Él se tomó el tiempo en pensar una respuesta. Trató de
escudriñar la esencia de su objetivo, de explicar la razón de ser de su
peregrinaje. Finalmente respondió…
-No sé. (pausa) ¿y tú?
-(Otra pausa) tampoco sé.
Esa noche la pasaron juntos. Él supo dormirse en sus
rodillas mientras ella le rascaba la cabeza. Cuando amaneció, ella no estaba.

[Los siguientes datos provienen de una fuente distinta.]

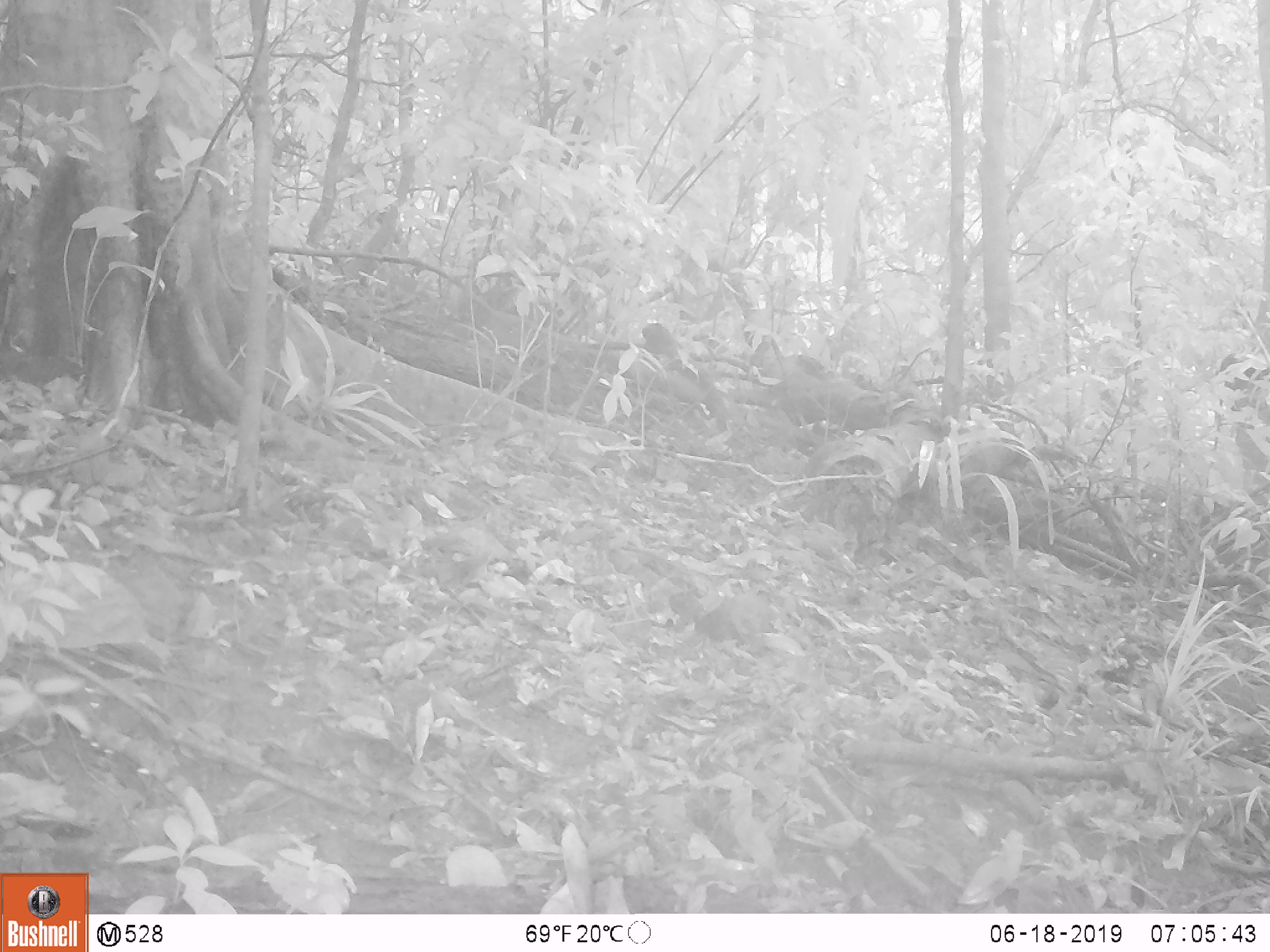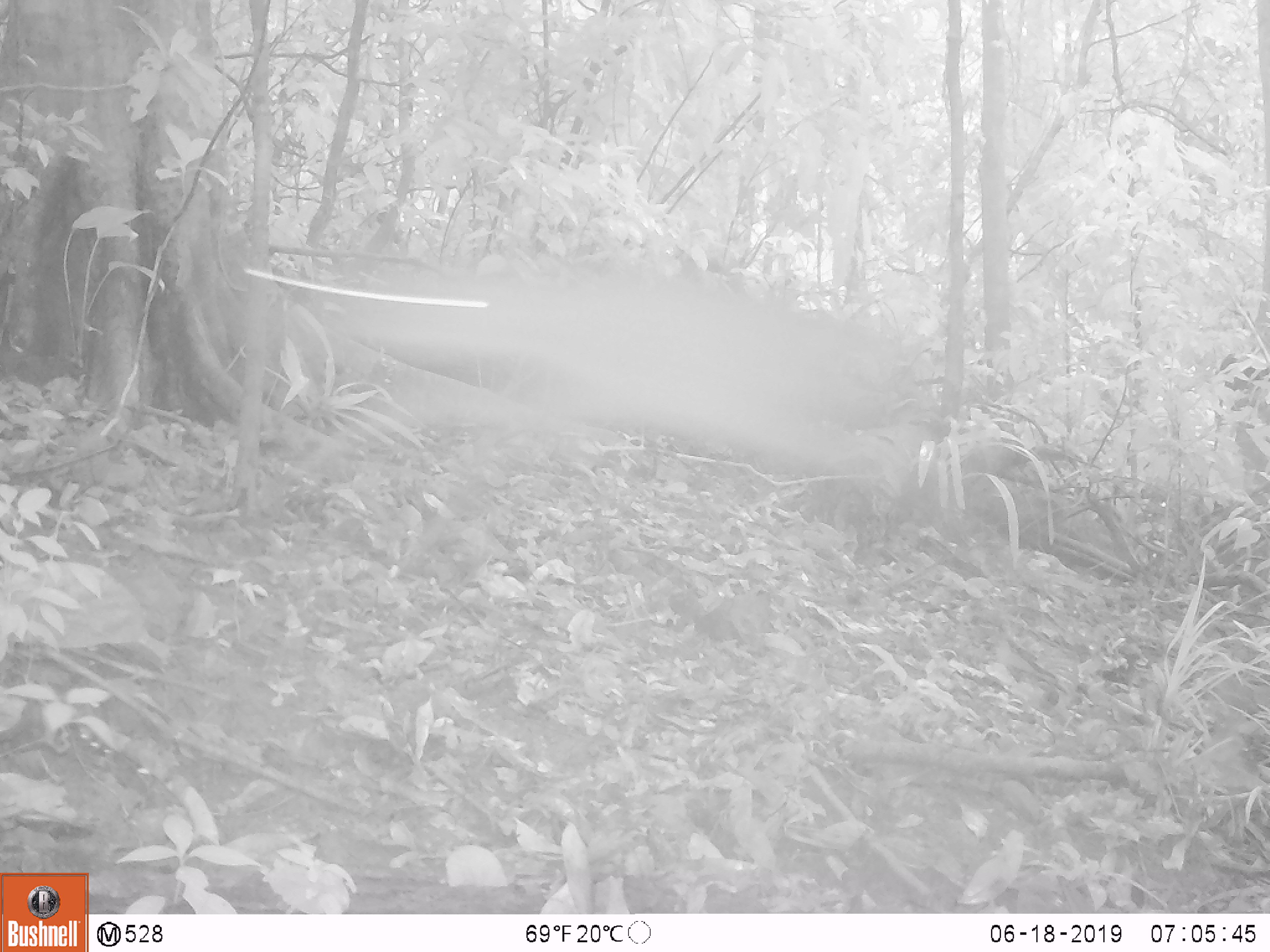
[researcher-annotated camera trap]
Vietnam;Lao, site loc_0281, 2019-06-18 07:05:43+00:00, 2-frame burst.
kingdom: Animalia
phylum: Chordata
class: Mammalia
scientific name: Mammalia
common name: mammal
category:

Él corrió de una orilla a la otra, rabiando, con la cabeza
entre las manos. Le costó varios días en aceptarlo. Se instaló a esperar allí,
en la mitad de esa X de asfalto, el tiempo que fuera necesario. Un día, sin
embargo, logró levantarse, y emprendió otra vez su camino.
Cuando cumplió 25
años de estar andando, se preguntó por qué lo hacía. No sabemos si se detuvo a
pensarlo, pero sí es posible que amenizara su marcha. El cuerpo se iba
encorvando, y las barbas ya se arrastraba deshilachada. Pasaron
otros quince años y el hombre se detuvo un instante. Tomó aliento y se dijo a
sí mismo: “porque es lo que tengo que hacer”. Recuperó fuerzas y siguió
caminando hasta que la muerte lo detuvo. Mientras sus ojos se cerraban, tuvo
dos pensamientos punzantes. En el primero, suponía que tenía los días contados
para llegar al final, pero que por culpa de la muchacha, y el atraso que le
supuso, no lo alcanzó. El segundo fue más bien una duda ¿y si la carretera era
infinita, el encuentro con la muchacha no suponía el punto de llegada?